Actually, the end of the near-field-light-generating means reaches the head end surface opposed to a magnetic recording medium to heat the medium. Depending on the position and shape of the reaching end, there are some cases to miss sufficient writing to a track to be written because of insufficient heating of the track. Further, when writing at rather intervals after applying the near-field light, the coercive force of the medium may exceed the writing limit of the write field due to the cooldown of the medium. In this case, a desired writing cannot be performed. Furthermore, in the case that the near-field light covers the adjacent tracks, an unwanted writing may be performed on the adjacent tracks. However, in the past, no clear and adequate measures against these problems have been suggested.
Meanwhile, in the above-described thin-film magnetic head for perpendicular magnetic recording, the shape on the head end surface of the main magnetic pole is set to be a trapezoid with a longer edge on the trailing side. That is to say, the both side surfaces of the end of the magnetic pole have a bevel angle for avoiding unwanted writing and erasing to the adjacent tracks due to a skew angle derived from driving of a rotary actuator. However, in the case that the head for perpendicular magnetic recording is provided with the near-field-light-generating means, the near-field light has some possibility to cover the adjacent tracks under the influence of the skew angle, depending on the position and shape of the end of the near-field-light-generating means. Therefore, depending on the position and shape of the end of the main magnetic pole, an unwanted writing or erasing may be performed to the adjacent tracks.

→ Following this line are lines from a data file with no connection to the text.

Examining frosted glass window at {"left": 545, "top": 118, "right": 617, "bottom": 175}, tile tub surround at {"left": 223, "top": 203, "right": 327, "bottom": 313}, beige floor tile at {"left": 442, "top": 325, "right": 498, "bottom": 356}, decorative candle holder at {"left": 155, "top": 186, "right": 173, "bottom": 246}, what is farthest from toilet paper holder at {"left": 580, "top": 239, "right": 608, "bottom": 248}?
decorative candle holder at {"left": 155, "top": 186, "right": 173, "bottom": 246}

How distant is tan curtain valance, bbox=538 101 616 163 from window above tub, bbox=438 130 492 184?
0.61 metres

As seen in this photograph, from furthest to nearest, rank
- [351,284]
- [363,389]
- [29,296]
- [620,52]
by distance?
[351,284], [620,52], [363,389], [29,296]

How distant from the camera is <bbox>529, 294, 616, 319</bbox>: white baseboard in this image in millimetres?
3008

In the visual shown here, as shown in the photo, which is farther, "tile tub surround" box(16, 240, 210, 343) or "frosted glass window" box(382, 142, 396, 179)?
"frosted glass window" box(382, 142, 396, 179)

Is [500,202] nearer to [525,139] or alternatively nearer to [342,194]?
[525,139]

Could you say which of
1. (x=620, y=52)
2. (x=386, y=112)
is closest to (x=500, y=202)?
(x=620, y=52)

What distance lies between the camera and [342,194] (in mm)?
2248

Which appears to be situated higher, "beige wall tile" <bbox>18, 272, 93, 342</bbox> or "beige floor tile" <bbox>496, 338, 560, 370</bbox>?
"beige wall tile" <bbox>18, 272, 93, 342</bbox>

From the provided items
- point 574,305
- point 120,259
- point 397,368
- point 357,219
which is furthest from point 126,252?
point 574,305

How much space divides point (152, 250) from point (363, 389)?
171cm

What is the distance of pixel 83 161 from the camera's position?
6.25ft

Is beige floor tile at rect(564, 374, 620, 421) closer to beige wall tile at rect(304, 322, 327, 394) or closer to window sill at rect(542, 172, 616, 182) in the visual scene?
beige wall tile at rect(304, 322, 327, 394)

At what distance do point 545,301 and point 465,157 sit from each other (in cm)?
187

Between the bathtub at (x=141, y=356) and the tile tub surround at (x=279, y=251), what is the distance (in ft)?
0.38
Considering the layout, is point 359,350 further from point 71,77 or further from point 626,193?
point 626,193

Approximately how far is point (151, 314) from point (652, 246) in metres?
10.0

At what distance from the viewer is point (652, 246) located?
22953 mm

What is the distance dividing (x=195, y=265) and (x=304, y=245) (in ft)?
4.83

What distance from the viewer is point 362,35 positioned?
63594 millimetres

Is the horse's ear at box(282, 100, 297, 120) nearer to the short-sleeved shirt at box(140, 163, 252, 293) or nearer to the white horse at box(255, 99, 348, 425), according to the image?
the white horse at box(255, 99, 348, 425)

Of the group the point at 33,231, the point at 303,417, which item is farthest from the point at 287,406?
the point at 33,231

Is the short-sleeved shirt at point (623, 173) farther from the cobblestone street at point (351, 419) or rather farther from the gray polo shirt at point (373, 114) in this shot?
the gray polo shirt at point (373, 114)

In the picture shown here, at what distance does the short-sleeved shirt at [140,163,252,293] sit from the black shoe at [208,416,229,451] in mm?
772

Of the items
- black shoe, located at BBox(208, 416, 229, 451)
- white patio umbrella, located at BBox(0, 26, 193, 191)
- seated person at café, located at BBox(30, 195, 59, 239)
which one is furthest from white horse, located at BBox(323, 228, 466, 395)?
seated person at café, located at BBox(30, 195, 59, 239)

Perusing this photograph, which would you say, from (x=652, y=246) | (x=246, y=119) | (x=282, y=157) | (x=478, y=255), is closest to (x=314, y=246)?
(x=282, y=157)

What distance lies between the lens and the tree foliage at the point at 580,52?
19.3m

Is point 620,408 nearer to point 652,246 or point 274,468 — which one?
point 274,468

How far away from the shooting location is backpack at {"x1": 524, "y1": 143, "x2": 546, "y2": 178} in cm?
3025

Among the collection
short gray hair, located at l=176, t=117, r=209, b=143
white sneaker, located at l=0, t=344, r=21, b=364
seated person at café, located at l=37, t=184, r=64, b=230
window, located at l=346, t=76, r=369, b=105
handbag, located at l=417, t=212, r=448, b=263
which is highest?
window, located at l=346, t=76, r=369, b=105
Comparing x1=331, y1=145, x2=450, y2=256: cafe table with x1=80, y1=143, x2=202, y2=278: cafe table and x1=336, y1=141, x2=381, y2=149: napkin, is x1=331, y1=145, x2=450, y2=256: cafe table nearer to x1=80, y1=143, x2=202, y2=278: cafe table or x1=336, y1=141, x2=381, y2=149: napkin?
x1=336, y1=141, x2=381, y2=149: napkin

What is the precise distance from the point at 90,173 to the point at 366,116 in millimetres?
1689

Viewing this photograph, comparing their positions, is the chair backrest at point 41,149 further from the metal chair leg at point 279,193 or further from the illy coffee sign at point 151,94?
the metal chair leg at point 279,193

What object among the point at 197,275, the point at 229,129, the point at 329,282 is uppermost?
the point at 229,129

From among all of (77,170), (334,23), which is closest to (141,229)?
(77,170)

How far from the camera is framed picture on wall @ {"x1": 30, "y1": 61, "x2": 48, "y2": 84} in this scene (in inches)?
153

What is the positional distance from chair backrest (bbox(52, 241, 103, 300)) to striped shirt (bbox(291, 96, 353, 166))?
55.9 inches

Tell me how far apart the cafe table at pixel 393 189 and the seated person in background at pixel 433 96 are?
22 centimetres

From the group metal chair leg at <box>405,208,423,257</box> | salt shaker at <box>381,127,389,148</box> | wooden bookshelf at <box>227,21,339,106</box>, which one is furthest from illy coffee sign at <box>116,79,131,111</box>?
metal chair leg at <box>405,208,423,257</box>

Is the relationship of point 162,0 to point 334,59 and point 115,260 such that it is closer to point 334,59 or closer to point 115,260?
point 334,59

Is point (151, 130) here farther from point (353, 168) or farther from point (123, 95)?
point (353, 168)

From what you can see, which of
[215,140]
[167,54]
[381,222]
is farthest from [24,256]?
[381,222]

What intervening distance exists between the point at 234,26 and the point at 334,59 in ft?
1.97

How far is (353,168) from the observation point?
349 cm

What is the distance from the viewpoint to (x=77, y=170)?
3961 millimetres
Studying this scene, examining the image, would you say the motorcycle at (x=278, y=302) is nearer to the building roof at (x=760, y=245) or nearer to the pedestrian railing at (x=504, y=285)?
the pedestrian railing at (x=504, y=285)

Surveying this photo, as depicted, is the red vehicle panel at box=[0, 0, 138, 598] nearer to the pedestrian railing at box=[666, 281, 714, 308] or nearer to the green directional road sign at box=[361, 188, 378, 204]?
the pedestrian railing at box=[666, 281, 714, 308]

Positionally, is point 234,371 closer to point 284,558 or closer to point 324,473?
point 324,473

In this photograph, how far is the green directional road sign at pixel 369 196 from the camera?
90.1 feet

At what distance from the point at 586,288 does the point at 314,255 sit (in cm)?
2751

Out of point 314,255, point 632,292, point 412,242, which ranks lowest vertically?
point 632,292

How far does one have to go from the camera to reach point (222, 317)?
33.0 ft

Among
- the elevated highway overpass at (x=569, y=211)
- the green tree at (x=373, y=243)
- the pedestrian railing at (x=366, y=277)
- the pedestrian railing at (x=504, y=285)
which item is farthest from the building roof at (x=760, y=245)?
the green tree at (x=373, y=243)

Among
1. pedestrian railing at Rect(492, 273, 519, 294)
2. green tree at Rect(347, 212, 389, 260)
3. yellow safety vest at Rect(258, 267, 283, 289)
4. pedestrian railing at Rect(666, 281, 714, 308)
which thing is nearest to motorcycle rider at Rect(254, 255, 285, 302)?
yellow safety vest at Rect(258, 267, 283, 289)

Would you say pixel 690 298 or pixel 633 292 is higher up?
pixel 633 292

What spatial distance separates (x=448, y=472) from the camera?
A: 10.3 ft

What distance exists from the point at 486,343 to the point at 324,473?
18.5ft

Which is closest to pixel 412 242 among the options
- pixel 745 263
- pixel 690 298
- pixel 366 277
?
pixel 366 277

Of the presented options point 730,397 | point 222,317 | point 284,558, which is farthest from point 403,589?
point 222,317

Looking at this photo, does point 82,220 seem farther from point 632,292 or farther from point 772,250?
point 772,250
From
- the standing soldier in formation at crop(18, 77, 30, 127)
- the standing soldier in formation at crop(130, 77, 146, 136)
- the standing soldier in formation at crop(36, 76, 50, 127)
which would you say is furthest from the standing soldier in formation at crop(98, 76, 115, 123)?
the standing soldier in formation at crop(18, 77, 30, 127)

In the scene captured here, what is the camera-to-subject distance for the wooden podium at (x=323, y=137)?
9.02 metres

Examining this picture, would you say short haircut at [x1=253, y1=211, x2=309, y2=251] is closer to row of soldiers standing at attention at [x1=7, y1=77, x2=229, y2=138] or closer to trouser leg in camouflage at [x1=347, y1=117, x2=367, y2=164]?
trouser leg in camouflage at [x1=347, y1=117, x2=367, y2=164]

As a measure against this problem, the above-described U.S. Pat. No. 6,674,594 describes a technique adjusting the relation between the width WW of a magnetic pole of a write head element and the width TWW of the area heated by a laser source to suppress the following deviance of the write head element to a read head element. However, this technique is not intended for a thin-film magnetic head with a main magnetic pole for perpendicular magnetic recording. Thus, in the past, no clear and adequate measures against this problem have been suggested.